Vegan Cheese Enchiladas with Salsa Verde

This week’s theme is “put down that take-out menu!” We’ll show you how to make global restaurant favorites easily and quickly at home, using ingredients you can find at the supermarket. Made with distinctively flavored green tomatillo sauce (salsa verde), Vegan Cheese Enchiladas with Salsa Verde (above) need little other embellishment.
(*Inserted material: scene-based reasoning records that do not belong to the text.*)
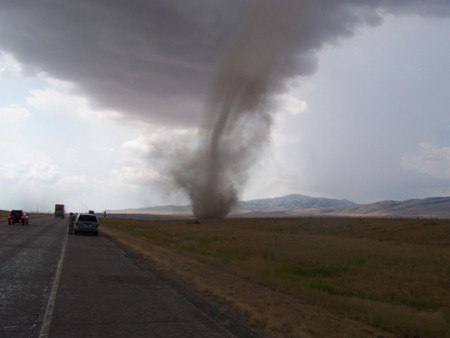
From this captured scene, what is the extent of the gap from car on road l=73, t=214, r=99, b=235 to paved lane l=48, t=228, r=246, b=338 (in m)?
22.6

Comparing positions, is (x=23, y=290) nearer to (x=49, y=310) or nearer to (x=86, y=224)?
(x=49, y=310)

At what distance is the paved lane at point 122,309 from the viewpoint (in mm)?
7207

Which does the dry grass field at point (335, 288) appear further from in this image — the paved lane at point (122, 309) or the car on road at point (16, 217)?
the car on road at point (16, 217)

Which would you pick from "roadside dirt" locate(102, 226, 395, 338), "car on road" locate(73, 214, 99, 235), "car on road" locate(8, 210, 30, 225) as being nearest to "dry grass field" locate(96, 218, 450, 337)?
"roadside dirt" locate(102, 226, 395, 338)

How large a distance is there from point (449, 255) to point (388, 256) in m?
2.92

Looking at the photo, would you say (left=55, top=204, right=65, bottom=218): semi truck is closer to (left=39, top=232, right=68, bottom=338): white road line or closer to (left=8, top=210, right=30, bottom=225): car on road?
(left=8, top=210, right=30, bottom=225): car on road

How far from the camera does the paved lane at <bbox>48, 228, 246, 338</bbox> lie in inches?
284

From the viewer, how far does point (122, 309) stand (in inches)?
350

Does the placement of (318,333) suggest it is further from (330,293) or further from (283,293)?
(330,293)

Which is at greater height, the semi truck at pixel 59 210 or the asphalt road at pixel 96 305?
the semi truck at pixel 59 210

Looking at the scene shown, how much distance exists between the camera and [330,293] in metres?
14.2

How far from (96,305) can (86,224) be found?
92.6 feet

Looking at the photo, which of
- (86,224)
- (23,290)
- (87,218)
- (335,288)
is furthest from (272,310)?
(87,218)

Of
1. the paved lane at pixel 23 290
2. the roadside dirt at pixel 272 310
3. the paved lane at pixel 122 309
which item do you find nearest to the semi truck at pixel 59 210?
the paved lane at pixel 23 290
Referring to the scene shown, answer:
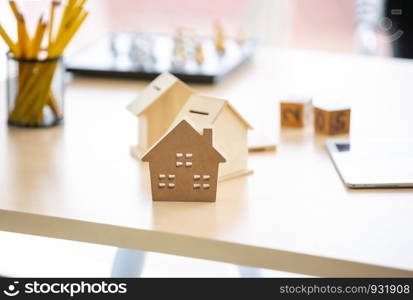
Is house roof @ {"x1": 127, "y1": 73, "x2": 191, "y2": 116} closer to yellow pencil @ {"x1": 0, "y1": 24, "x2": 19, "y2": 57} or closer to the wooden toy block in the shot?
the wooden toy block

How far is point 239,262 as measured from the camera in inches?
39.5

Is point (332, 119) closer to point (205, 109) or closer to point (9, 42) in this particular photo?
point (205, 109)

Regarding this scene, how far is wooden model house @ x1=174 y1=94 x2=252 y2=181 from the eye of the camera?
119 centimetres

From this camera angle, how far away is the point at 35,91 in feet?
4.82

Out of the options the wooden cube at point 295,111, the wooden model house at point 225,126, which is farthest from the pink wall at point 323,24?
the wooden model house at point 225,126

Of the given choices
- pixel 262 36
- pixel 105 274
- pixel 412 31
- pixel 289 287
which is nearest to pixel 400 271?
pixel 289 287

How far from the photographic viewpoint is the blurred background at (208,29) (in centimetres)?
158

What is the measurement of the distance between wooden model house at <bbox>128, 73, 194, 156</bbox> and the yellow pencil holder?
0.72ft

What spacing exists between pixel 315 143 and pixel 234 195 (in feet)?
1.03

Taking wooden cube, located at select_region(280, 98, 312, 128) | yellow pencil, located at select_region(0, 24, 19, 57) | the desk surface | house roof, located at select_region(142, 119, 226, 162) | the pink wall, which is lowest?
the pink wall

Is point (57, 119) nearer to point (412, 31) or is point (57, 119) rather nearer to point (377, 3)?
point (412, 31)

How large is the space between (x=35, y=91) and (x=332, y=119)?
1.86 ft

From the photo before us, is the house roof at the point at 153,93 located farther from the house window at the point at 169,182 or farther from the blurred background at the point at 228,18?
the blurred background at the point at 228,18

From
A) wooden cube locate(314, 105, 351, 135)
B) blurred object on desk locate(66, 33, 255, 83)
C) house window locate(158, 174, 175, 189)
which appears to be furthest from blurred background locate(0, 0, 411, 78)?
house window locate(158, 174, 175, 189)
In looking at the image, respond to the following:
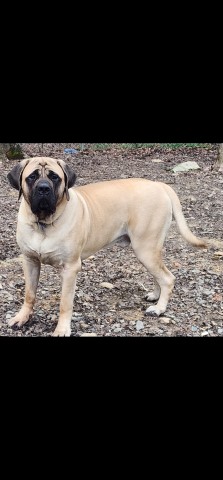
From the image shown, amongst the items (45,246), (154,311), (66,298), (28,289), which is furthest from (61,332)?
(154,311)

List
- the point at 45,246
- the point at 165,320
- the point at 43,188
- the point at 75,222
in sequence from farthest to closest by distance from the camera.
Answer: the point at 165,320
the point at 75,222
the point at 45,246
the point at 43,188

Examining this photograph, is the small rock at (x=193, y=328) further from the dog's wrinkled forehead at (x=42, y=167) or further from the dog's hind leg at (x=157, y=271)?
the dog's wrinkled forehead at (x=42, y=167)

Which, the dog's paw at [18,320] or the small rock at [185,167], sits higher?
the dog's paw at [18,320]

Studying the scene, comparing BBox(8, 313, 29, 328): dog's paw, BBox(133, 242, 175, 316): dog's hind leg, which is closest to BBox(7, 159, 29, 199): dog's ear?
BBox(8, 313, 29, 328): dog's paw

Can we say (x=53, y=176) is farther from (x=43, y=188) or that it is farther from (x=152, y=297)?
(x=152, y=297)

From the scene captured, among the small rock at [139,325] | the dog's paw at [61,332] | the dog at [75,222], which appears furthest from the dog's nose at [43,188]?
the small rock at [139,325]

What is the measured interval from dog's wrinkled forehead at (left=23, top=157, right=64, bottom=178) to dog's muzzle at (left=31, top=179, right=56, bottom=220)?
0.12 meters

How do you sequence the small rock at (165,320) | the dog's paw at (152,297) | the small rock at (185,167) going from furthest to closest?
1. the small rock at (185,167)
2. the dog's paw at (152,297)
3. the small rock at (165,320)

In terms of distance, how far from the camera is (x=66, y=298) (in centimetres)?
448

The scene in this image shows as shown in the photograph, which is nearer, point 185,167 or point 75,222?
point 75,222

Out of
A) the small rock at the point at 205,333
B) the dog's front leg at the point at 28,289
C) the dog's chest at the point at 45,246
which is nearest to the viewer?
the dog's chest at the point at 45,246

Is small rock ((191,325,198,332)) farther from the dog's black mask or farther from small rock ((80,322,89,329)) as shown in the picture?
the dog's black mask

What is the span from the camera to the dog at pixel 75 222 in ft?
13.9

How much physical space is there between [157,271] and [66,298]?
3.29 ft
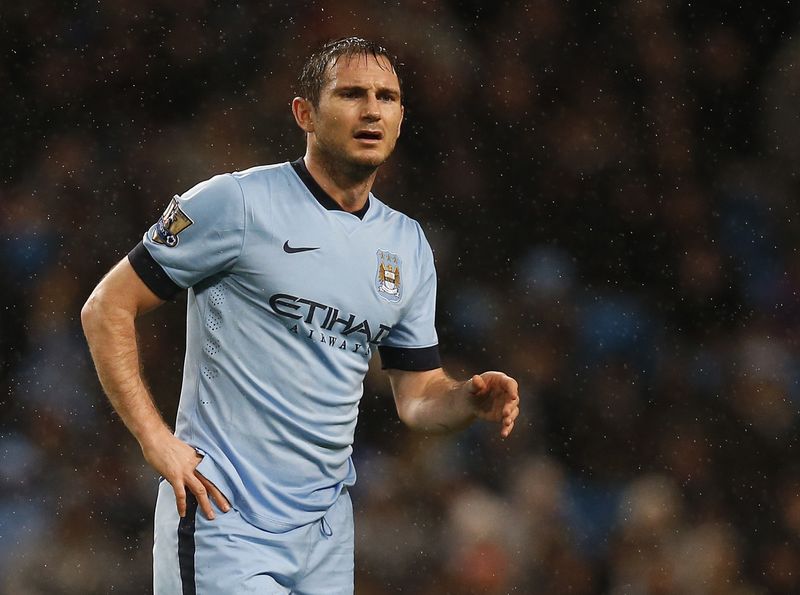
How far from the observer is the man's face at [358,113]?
2615mm

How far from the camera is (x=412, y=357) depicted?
9.43ft

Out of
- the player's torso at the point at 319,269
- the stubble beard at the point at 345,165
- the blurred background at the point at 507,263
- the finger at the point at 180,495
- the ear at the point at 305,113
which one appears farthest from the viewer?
the blurred background at the point at 507,263

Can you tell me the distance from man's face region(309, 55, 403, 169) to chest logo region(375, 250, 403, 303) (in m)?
0.22

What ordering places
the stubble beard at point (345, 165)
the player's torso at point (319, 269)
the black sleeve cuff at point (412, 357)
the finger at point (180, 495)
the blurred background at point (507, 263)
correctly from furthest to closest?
the blurred background at point (507, 263)
the black sleeve cuff at point (412, 357)
the stubble beard at point (345, 165)
the player's torso at point (319, 269)
the finger at point (180, 495)

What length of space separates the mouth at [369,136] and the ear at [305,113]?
0.15m

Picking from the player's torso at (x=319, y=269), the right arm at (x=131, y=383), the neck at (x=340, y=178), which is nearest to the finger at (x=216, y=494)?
the right arm at (x=131, y=383)

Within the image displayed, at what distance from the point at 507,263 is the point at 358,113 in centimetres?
247

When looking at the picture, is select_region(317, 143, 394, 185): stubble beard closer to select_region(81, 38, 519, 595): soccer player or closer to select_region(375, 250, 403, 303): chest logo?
select_region(81, 38, 519, 595): soccer player

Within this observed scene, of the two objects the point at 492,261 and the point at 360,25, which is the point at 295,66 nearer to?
the point at 360,25

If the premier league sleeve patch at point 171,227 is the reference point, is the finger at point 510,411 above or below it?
below

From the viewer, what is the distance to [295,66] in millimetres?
5133

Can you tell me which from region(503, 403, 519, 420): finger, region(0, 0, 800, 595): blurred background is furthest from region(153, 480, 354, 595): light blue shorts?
region(0, 0, 800, 595): blurred background

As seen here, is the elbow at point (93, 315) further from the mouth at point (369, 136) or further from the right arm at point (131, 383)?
the mouth at point (369, 136)

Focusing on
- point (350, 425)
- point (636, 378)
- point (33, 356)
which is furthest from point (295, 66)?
point (350, 425)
Serve with Beer-Stewed Pinto Beans.

Thai pineapple stir-fried rice

Colorful and luscious, Thai Pineapple Stir-Fried Rice can be made easily at home, using brown rice, pineapple, and veggies like broccoli, bell peppers, and carrots. Serve with a simple tofu dish and a platter of sliced tomatoes and cucumbers.

Buddhist's Delight recipe

Inspired by a favorite vegetarian Chinese restaurant dish, Buddhist’s Delight” is enhanced with protein-packed seitan. Gluten-free? Substitute an equivalent amount of tofu for the seitan. For an everyday meal, serve with Tri-Color Coleslaw.
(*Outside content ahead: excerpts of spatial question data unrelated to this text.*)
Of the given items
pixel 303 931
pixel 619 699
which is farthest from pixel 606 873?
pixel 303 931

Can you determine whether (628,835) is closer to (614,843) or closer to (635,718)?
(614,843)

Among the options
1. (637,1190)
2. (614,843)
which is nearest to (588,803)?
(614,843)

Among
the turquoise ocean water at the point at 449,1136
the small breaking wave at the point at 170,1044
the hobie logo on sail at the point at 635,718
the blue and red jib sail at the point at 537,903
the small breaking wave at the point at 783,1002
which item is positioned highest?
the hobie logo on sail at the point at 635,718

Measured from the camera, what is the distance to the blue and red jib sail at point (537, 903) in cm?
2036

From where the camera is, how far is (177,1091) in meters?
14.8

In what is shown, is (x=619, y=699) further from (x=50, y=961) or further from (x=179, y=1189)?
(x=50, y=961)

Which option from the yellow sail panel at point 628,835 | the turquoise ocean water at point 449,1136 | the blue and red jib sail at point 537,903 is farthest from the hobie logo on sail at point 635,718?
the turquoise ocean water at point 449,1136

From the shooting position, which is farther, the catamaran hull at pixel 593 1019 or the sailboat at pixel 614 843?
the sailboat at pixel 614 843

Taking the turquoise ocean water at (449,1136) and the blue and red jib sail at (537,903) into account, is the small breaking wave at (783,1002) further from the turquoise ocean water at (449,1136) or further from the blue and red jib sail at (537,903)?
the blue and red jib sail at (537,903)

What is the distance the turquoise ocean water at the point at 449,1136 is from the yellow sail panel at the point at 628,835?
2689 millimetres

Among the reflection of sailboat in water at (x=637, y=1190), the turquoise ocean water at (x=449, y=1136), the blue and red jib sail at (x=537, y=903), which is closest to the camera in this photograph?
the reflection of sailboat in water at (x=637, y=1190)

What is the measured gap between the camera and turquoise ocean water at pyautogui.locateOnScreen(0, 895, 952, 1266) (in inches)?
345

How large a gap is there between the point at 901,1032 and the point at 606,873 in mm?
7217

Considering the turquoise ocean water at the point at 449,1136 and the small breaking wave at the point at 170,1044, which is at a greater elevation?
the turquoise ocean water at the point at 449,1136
Italian Pasta and bean soup recipe

Italian Pasta and Bean Soup (pasta e fagiole) is a classic soup you’ll often find on Italian restaurant menus. It’s so easy to make at home and perfect for this time of year. A meal in a bowl, complete it with fresh garlic bread and a big salad. Leftovers make a great Thermos lunch to take to work or school.

Falafel wraps

If you’re craving Middle Eastern, but aren’t crazy about greasy fried falafel, Denise Balcavage’s Baked Falafel is for you. Have a relaxing Friday night dinner, serving these with Tabbouli Salad and rice-stuffed grape leaves and olives from your supermarket’s olive bar.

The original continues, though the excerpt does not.